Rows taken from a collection

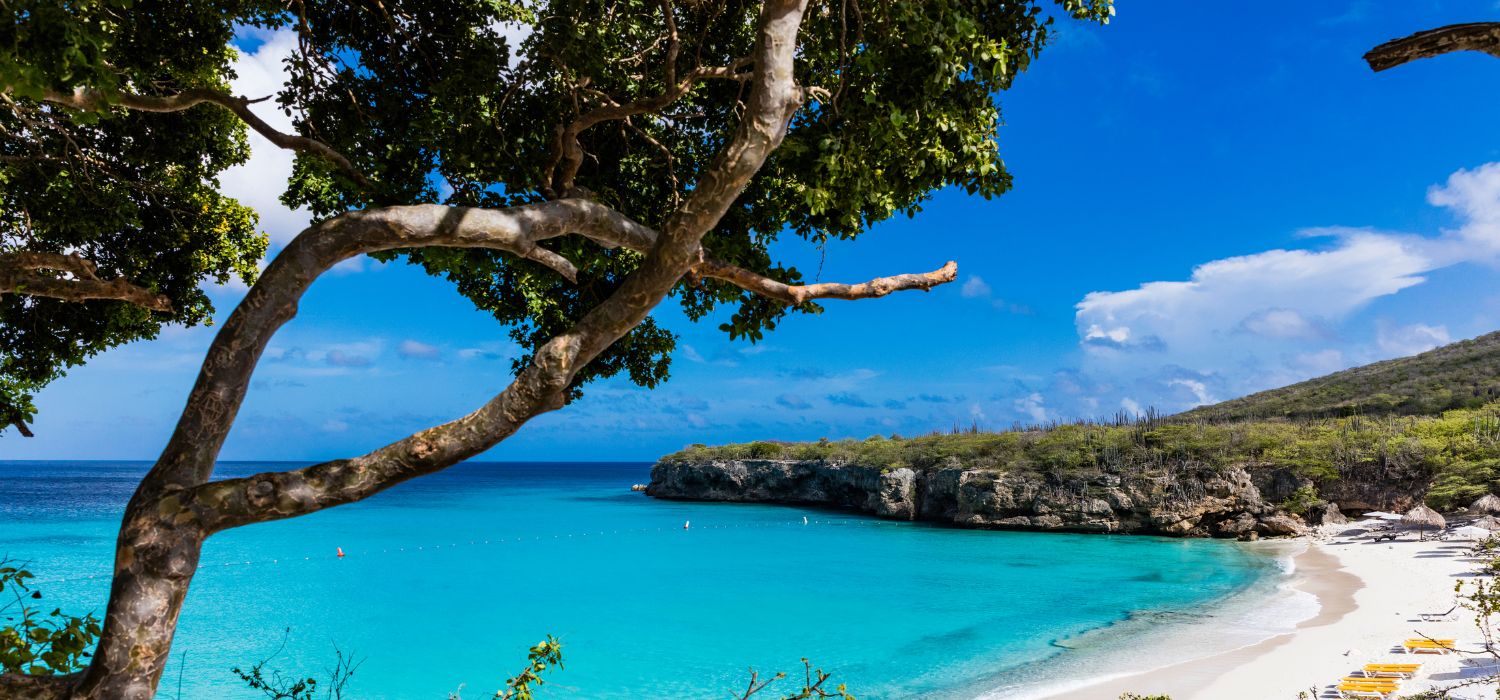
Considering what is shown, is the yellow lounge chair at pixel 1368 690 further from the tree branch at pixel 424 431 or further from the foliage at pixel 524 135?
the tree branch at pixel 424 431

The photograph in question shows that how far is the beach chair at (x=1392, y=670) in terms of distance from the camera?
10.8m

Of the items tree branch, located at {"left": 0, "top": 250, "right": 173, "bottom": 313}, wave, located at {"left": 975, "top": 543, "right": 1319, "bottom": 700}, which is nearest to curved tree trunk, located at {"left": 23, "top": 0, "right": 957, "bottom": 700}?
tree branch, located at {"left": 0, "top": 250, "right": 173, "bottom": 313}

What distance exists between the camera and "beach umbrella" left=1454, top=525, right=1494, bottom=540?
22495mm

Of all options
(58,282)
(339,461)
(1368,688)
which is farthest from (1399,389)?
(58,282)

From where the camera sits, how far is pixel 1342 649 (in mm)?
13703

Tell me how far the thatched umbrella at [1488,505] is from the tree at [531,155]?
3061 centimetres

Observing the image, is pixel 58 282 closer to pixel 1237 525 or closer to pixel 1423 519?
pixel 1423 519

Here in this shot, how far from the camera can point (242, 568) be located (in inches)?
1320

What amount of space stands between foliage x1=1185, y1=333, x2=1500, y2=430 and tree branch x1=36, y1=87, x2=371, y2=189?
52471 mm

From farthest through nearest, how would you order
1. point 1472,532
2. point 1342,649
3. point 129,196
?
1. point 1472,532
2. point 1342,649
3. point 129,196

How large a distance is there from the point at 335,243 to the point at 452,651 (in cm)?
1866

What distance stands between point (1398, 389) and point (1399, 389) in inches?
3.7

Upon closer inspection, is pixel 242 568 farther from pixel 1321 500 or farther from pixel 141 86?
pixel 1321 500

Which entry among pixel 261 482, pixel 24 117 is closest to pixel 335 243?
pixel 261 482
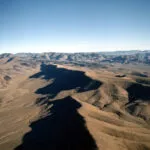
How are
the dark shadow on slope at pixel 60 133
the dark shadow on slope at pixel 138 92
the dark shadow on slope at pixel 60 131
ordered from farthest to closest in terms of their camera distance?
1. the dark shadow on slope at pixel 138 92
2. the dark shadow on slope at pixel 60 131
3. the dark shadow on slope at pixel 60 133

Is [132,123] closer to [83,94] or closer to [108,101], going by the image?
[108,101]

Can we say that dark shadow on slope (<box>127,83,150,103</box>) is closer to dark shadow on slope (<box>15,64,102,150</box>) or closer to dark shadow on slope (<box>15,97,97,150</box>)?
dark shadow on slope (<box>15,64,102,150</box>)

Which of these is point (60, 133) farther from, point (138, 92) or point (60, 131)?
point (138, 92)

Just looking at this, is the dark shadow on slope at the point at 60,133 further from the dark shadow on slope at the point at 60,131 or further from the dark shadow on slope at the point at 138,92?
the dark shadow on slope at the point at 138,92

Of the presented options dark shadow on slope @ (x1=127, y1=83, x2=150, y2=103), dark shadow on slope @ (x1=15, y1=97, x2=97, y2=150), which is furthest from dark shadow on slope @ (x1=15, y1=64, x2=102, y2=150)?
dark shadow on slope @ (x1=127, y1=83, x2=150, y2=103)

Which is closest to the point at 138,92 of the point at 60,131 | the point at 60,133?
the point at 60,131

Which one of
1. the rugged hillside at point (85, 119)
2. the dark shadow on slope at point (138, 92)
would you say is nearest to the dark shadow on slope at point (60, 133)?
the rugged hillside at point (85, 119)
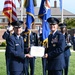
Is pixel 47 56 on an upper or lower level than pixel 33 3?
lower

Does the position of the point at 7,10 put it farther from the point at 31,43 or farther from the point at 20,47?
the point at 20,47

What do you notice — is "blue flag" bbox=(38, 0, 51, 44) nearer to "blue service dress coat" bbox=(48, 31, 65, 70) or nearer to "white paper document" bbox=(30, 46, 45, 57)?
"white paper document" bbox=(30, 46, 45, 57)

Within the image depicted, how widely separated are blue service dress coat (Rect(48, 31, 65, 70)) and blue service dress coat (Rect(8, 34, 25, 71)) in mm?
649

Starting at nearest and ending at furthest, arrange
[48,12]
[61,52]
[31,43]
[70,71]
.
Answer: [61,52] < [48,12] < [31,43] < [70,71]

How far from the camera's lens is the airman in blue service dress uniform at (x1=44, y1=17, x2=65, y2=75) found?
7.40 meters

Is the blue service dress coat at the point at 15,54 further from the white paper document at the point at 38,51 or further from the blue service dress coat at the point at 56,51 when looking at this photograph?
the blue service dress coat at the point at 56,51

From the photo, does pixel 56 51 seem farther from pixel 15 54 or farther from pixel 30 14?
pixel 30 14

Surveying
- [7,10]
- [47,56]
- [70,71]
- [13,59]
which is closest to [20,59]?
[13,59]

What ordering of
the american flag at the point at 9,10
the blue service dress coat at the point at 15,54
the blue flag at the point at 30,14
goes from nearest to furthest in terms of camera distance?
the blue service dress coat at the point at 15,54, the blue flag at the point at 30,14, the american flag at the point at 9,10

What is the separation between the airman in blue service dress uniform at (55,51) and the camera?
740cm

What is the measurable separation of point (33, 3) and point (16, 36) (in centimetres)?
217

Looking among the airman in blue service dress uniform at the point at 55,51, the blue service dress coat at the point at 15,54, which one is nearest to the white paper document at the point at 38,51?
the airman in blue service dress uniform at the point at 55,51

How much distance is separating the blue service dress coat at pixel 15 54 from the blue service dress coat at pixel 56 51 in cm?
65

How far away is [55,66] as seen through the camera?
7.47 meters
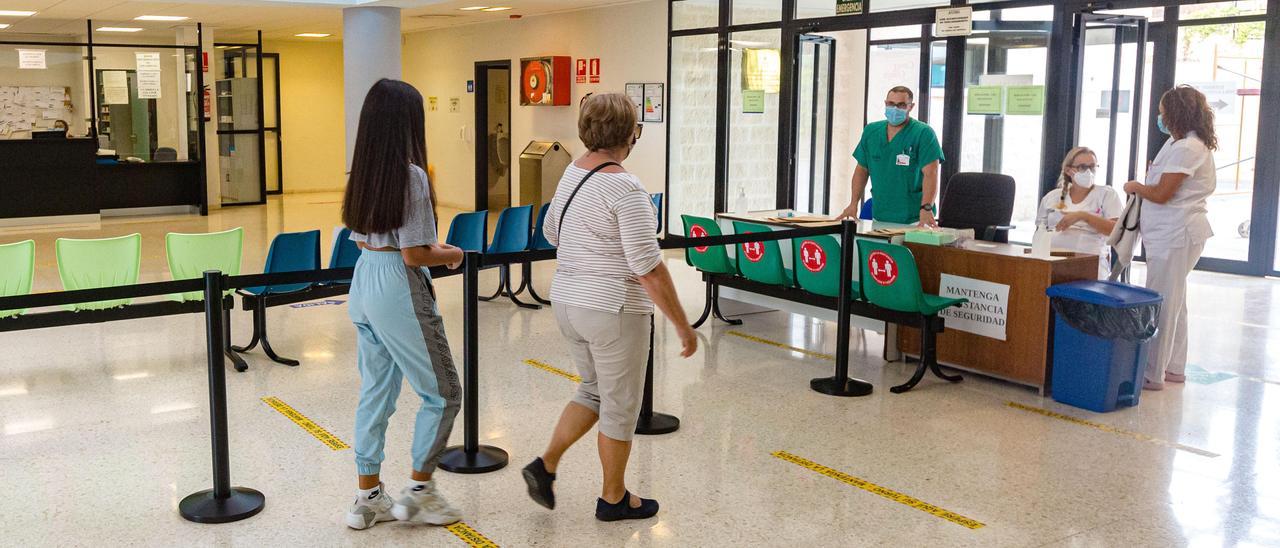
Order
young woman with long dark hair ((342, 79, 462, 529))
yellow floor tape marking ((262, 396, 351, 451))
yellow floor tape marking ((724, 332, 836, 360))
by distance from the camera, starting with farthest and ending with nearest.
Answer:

Challenge |
Copy out all the rows again, swapping every "camera" for "viewer" and changing nothing else. Leave the pictures out.

Exercise output |
Considering what is shown, is the yellow lounge chair at pixel 1368 690 further from the tree branch at pixel 424 431 or further from the foliage at pixel 524 135?
the tree branch at pixel 424 431

The photograph in question shows that how far is the beach chair at (x=1392, y=670) in terms of distance from the viewer?
10.8m

Of the items tree branch, located at {"left": 0, "top": 250, "right": 173, "bottom": 313}, wave, located at {"left": 975, "top": 543, "right": 1319, "bottom": 700}, which is nearest to curved tree trunk, located at {"left": 23, "top": 0, "right": 957, "bottom": 700}?
tree branch, located at {"left": 0, "top": 250, "right": 173, "bottom": 313}

What distance exists between the viewer and "beach umbrella" left=1454, top=525, right=1494, bottom=540?
22495mm

Of all options
(58,282)
(339,461)
(1368,688)
which is farthest from (1399,389)?
(58,282)

From where the viewer sits, how far is pixel 1342 649 (in mm)?
13703

Tell me how far the thatched umbrella at [1488,505] is from the tree at [531,155]?
3061 centimetres

Observing the image, is pixel 58 282 closer to pixel 1237 525 or closer to pixel 1423 519?
pixel 1423 519

Here in this shot, how far from the viewer can point (242, 568) be located (in inches)?
1320

What amount of space stands between foliage x1=1185, y1=333, x2=1500, y2=430 and tree branch x1=36, y1=87, x2=371, y2=189?
52471 mm

From farthest through nearest, how would you order
1. point 1472,532
2. point 1342,649
3. point 129,196
?
1. point 1472,532
2. point 1342,649
3. point 129,196

How large a distance is there from the point at 335,243 to the point at 452,651 (in cm)?
1866

What distance stands between point (1398, 389) and point (1399, 389) in inches?
3.7

Upon closer inspection, is pixel 242 568 farther from pixel 1321 500 or farther from pixel 141 86?
pixel 1321 500

Which entry among pixel 261 482, pixel 24 117 is closest to pixel 335 243?
pixel 261 482
How are
the dark shadow on slope at pixel 60 133
the dark shadow on slope at pixel 138 92
the dark shadow on slope at pixel 60 131
ordered from farthest to closest in terms of their viewer distance?
1. the dark shadow on slope at pixel 138 92
2. the dark shadow on slope at pixel 60 131
3. the dark shadow on slope at pixel 60 133

Is [132,123] closer to [83,94] or closer to [108,101], going by the image?
[108,101]

Can we say that dark shadow on slope (<box>127,83,150,103</box>) is closer to dark shadow on slope (<box>15,64,102,150</box>) or closer to dark shadow on slope (<box>15,97,97,150</box>)?
dark shadow on slope (<box>15,64,102,150</box>)

Which of these is point (60, 133) farther from, point (138, 92) or point (60, 131)?
point (138, 92)

Just looking at this, is the dark shadow on slope at the point at 60,133 further from the dark shadow on slope at the point at 60,131 or further from the dark shadow on slope at the point at 138,92?
the dark shadow on slope at the point at 138,92

Of the presented options dark shadow on slope @ (x1=127, y1=83, x2=150, y2=103), dark shadow on slope @ (x1=15, y1=97, x2=97, y2=150), which is furthest from dark shadow on slope @ (x1=15, y1=64, x2=102, y2=150)?
dark shadow on slope @ (x1=127, y1=83, x2=150, y2=103)

Which is closest to the point at 138,92 of the point at 60,131 | the point at 60,133?
the point at 60,131

Which one of
1. the rugged hillside at point (85, 119)
2. the dark shadow on slope at point (138, 92)
would you say is nearest to the dark shadow on slope at point (60, 133)?
the rugged hillside at point (85, 119)
Is pixel 47 56 on an upper or lower level than pixel 33 3?
lower

Does the position of the point at 7,10 put it farther from the point at 31,43 or farther from the point at 20,47?
the point at 20,47

What do you notice — is "blue flag" bbox=(38, 0, 51, 44) nearer to "blue service dress coat" bbox=(48, 31, 65, 70) or nearer to "white paper document" bbox=(30, 46, 45, 57)?
"white paper document" bbox=(30, 46, 45, 57)

Within the image depicted, how widely separated are blue service dress coat (Rect(48, 31, 65, 70)) and blue service dress coat (Rect(8, 34, 25, 71)) in mm?
649

Starting at nearest and ending at furthest, arrange
[48,12]
[61,52]
[31,43]
[70,71]
.
Answer: [61,52] < [48,12] < [31,43] < [70,71]

How far from the viewer's lens is the airman in blue service dress uniform at (x1=44, y1=17, x2=65, y2=75) found?
7.40 meters

Is the blue service dress coat at the point at 15,54 further from the white paper document at the point at 38,51 or further from the blue service dress coat at the point at 56,51 when looking at this photograph?
the blue service dress coat at the point at 56,51

From the photo, does pixel 56 51 seem farther from pixel 15 54 or farther from pixel 30 14?
pixel 30 14

Surveying
- [7,10]
- [47,56]
- [70,71]
- [13,59]
which is closest to [20,59]?
[13,59]

What ordering of
the american flag at the point at 9,10
the blue service dress coat at the point at 15,54
the blue flag at the point at 30,14
goes from nearest to furthest in terms of viewer distance?
the blue service dress coat at the point at 15,54, the blue flag at the point at 30,14, the american flag at the point at 9,10

What is the separation between the airman in blue service dress uniform at (55,51) and the viewer?
740cm

What is the measurable separation of point (33, 3) and point (16, 36) (in centimetres)?
217

Looking among the airman in blue service dress uniform at the point at 55,51, the blue service dress coat at the point at 15,54, which one is nearest to the white paper document at the point at 38,51?
the airman in blue service dress uniform at the point at 55,51

How much distance is separating the blue service dress coat at pixel 15 54 from the blue service dress coat at pixel 56 51 in cm?
65

How far away is [55,66] as seen through the viewer?
7.47 meters
Order
young woman with long dark hair ((342, 79, 462, 529))
yellow floor tape marking ((262, 396, 351, 451))
yellow floor tape marking ((724, 332, 836, 360))
by distance from the viewer, starting with farthest and ending with nearest.
Answer:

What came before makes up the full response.